CHAPTER 8
They started awakening where they had been left.
At first they were confused. They didn't understand where they were, how they had got there, and most of all they had a strange feeling, something they knew to be wrong although they couldn't understand why it was so, or even what it was.
Some of them even checked their pocket, victim of the impression they had lost or forgot to take something they needed, though no one could remember what it might be.
Others went to look at their reflections in the shop windows at the streetlights, and those mirrored their usual faces, their usual looks, maybe a bit more tired and a little less neat than usual, their clothes untidy and even with some leaves on them, but nothing more than that, nothing to sweep doubts away
Then something came to replace confusion.
A thought.
A voice.
An instinct.
A command.
Whatever it was, it gave them a purpose, simple as it was, and at the same time they started moving, from different places, toward a common destination.
Rupert opened his eyes and found himself in the dark. He knew he was in the dark, as well as he knew that he shouldn't have been able to see anything. What he didn't know was why, on the contrary, he was seeing perfectly.
He was naked, lying on a hard and stiff surface. It was cold. He knew it was cold without really feeling it, as if it didn't really concern him.
The ceiling was almost right over him. As if he had been closed into a box, or a casket. That thought should have terrorized him, but he was quiet, and couldn't find an explanation for that.
He reached out with his hands, touched the ceiling and pushed. The ceiling didn't move. Something under him though, seemed to gave way, to shake.
He tried to push forward, as if to make the ceiling slide over him. It kept being still. It was him who moved, along with the plank he was laying on. The drawer in which his body had been left opened quietly, allowing him to see the ceiling. The actual one.
He got up and climbed down to the floor. He looked around and didn't understand what he was seeing. Still he knew what the place was. Or, better, something or someone knew that for him.
Michael Crew went back to the autopsy room after a short pause and a scalding coffee.
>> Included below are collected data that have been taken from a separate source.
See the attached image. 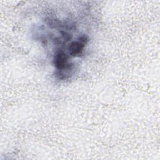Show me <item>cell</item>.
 Listing matches in <instances>:
<instances>
[{"mask_svg": "<svg viewBox=\"0 0 160 160\" xmlns=\"http://www.w3.org/2000/svg\"><path fill=\"white\" fill-rule=\"evenodd\" d=\"M68 59V55L62 50H59L54 54V64L58 70H64L69 67Z\"/></svg>", "mask_w": 160, "mask_h": 160, "instance_id": "obj_2", "label": "cell"}, {"mask_svg": "<svg viewBox=\"0 0 160 160\" xmlns=\"http://www.w3.org/2000/svg\"><path fill=\"white\" fill-rule=\"evenodd\" d=\"M88 41V38L87 36H82L79 38L78 41L71 42L68 47L69 53L72 56H79L84 48L85 44Z\"/></svg>", "mask_w": 160, "mask_h": 160, "instance_id": "obj_1", "label": "cell"}]
</instances>
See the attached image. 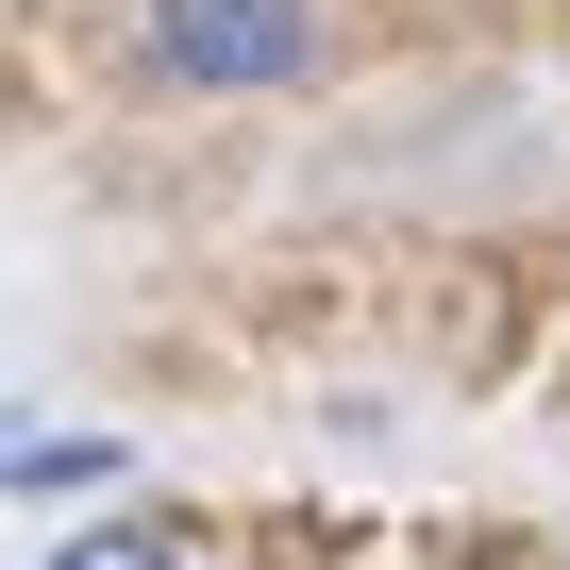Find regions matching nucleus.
Wrapping results in <instances>:
<instances>
[{
	"mask_svg": "<svg viewBox=\"0 0 570 570\" xmlns=\"http://www.w3.org/2000/svg\"><path fill=\"white\" fill-rule=\"evenodd\" d=\"M320 51L303 0H151V68L168 85H285Z\"/></svg>",
	"mask_w": 570,
	"mask_h": 570,
	"instance_id": "f257e3e1",
	"label": "nucleus"
},
{
	"mask_svg": "<svg viewBox=\"0 0 570 570\" xmlns=\"http://www.w3.org/2000/svg\"><path fill=\"white\" fill-rule=\"evenodd\" d=\"M118 470V436H0V487H85Z\"/></svg>",
	"mask_w": 570,
	"mask_h": 570,
	"instance_id": "f03ea898",
	"label": "nucleus"
},
{
	"mask_svg": "<svg viewBox=\"0 0 570 570\" xmlns=\"http://www.w3.org/2000/svg\"><path fill=\"white\" fill-rule=\"evenodd\" d=\"M51 570H185L151 520H85V537H51Z\"/></svg>",
	"mask_w": 570,
	"mask_h": 570,
	"instance_id": "7ed1b4c3",
	"label": "nucleus"
}]
</instances>
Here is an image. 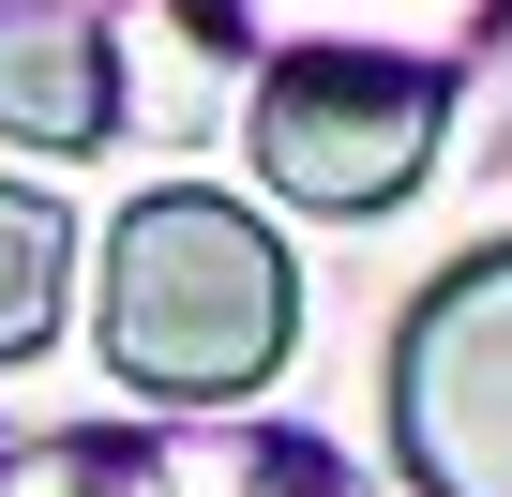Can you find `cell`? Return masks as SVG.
<instances>
[{
    "instance_id": "1",
    "label": "cell",
    "mask_w": 512,
    "mask_h": 497,
    "mask_svg": "<svg viewBox=\"0 0 512 497\" xmlns=\"http://www.w3.org/2000/svg\"><path fill=\"white\" fill-rule=\"evenodd\" d=\"M287 332H302V272L241 196L166 181L106 226V362H121V392L241 407V392H272Z\"/></svg>"
},
{
    "instance_id": "5",
    "label": "cell",
    "mask_w": 512,
    "mask_h": 497,
    "mask_svg": "<svg viewBox=\"0 0 512 497\" xmlns=\"http://www.w3.org/2000/svg\"><path fill=\"white\" fill-rule=\"evenodd\" d=\"M196 16L226 31V46H272V61H302V46H377V61H437V46H467L497 0H196Z\"/></svg>"
},
{
    "instance_id": "3",
    "label": "cell",
    "mask_w": 512,
    "mask_h": 497,
    "mask_svg": "<svg viewBox=\"0 0 512 497\" xmlns=\"http://www.w3.org/2000/svg\"><path fill=\"white\" fill-rule=\"evenodd\" d=\"M392 452L422 497H512V241L437 272L392 332Z\"/></svg>"
},
{
    "instance_id": "4",
    "label": "cell",
    "mask_w": 512,
    "mask_h": 497,
    "mask_svg": "<svg viewBox=\"0 0 512 497\" xmlns=\"http://www.w3.org/2000/svg\"><path fill=\"white\" fill-rule=\"evenodd\" d=\"M121 121V61L76 0H0V136L16 151H91Z\"/></svg>"
},
{
    "instance_id": "6",
    "label": "cell",
    "mask_w": 512,
    "mask_h": 497,
    "mask_svg": "<svg viewBox=\"0 0 512 497\" xmlns=\"http://www.w3.org/2000/svg\"><path fill=\"white\" fill-rule=\"evenodd\" d=\"M61 287H76V226H61V196L0 181V362H31V347L61 332Z\"/></svg>"
},
{
    "instance_id": "2",
    "label": "cell",
    "mask_w": 512,
    "mask_h": 497,
    "mask_svg": "<svg viewBox=\"0 0 512 497\" xmlns=\"http://www.w3.org/2000/svg\"><path fill=\"white\" fill-rule=\"evenodd\" d=\"M437 61H377V46H302L256 76V181L302 211H392L437 151Z\"/></svg>"
}]
</instances>
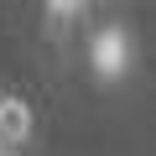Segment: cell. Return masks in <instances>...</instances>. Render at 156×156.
<instances>
[{
	"mask_svg": "<svg viewBox=\"0 0 156 156\" xmlns=\"http://www.w3.org/2000/svg\"><path fill=\"white\" fill-rule=\"evenodd\" d=\"M83 11H89V0H42V16H47L52 37H68V26L83 21Z\"/></svg>",
	"mask_w": 156,
	"mask_h": 156,
	"instance_id": "3",
	"label": "cell"
},
{
	"mask_svg": "<svg viewBox=\"0 0 156 156\" xmlns=\"http://www.w3.org/2000/svg\"><path fill=\"white\" fill-rule=\"evenodd\" d=\"M0 140L16 146L21 156L37 146V104L21 89H0Z\"/></svg>",
	"mask_w": 156,
	"mask_h": 156,
	"instance_id": "2",
	"label": "cell"
},
{
	"mask_svg": "<svg viewBox=\"0 0 156 156\" xmlns=\"http://www.w3.org/2000/svg\"><path fill=\"white\" fill-rule=\"evenodd\" d=\"M0 156H21V151H16V146H5V140H0Z\"/></svg>",
	"mask_w": 156,
	"mask_h": 156,
	"instance_id": "4",
	"label": "cell"
},
{
	"mask_svg": "<svg viewBox=\"0 0 156 156\" xmlns=\"http://www.w3.org/2000/svg\"><path fill=\"white\" fill-rule=\"evenodd\" d=\"M89 68H94L99 83L130 78V68H135V42H130V31H125V26H99V31L89 37Z\"/></svg>",
	"mask_w": 156,
	"mask_h": 156,
	"instance_id": "1",
	"label": "cell"
}]
</instances>
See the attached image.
He wasn't used to work that late at night, but he had spent hours uselessly trying to understand something more from the homeless’ corpse, and that had forced him to delay other things he had to work on.
When he looked up from his mug and saw in front of him what had been the subject of his work only a few minutes earlier, he was astonished. He wasn't used to see corpses leave the autopsy table and get up as if nothing had happened. And there couldn't be any doubt about the fact that it was a corpse: the Y-cut, albeit sewed-up, was still clearly visible on its chest, even though anyone seeing it now would have thought of some trick, since apart from that the man looked absolutely and undeniably alive and kicking. But he had made that cut and knew far too well how real it was.
In his career, Michael had had the chance to see some undead beings up close. There were probably many more than he could remember, but all of them had one thing in common: aside from the fact that they might move, they looked dead. The only ones he knew that could, under the proper conditions, seem alive, where vampires, a category the being standing in front of him – looking at him with empty eyes as if it was trying to decide what to do – for sure didn't belong to. He hadn't found any bite mark on his body, and he had examined it too thoroughly to think he might have missed one; furthermore it hadn't been drained of its blood, so he had none of the characteristics of a vampire victim, neither he had been dead long enough to wake up as such.
The two stood still, studying each other like opponents at the opposite sides of a boxing ring. Michael felt as if time had frozen for a second, stopping its flow while it waited for his mind and body to be able to communicate with each other again. The spell was broken when he decided to take a step backward, intending to reach the door and call someone who had more expertise on walking corpses. His foot hadn't yet touched the floor when Rupert's hands caught his throat. He hadn't even seen him moving.
He realized that the undead wasn't choking him as much as holding him, and he tried to say something to talk himself out of that situation, but all he could muster was a strangled moan. Fear had paralyzed his vocal chords more and better than the hands around his neck had.
His last thought was that nothing of that would have happened if the corpse had been transferred to Owlfeather's care, then his head was ripped away from the body and bounced under a tool tray, while his blood painted the walls.
Rupert overstepped the body at his feet and walked out into the corridor.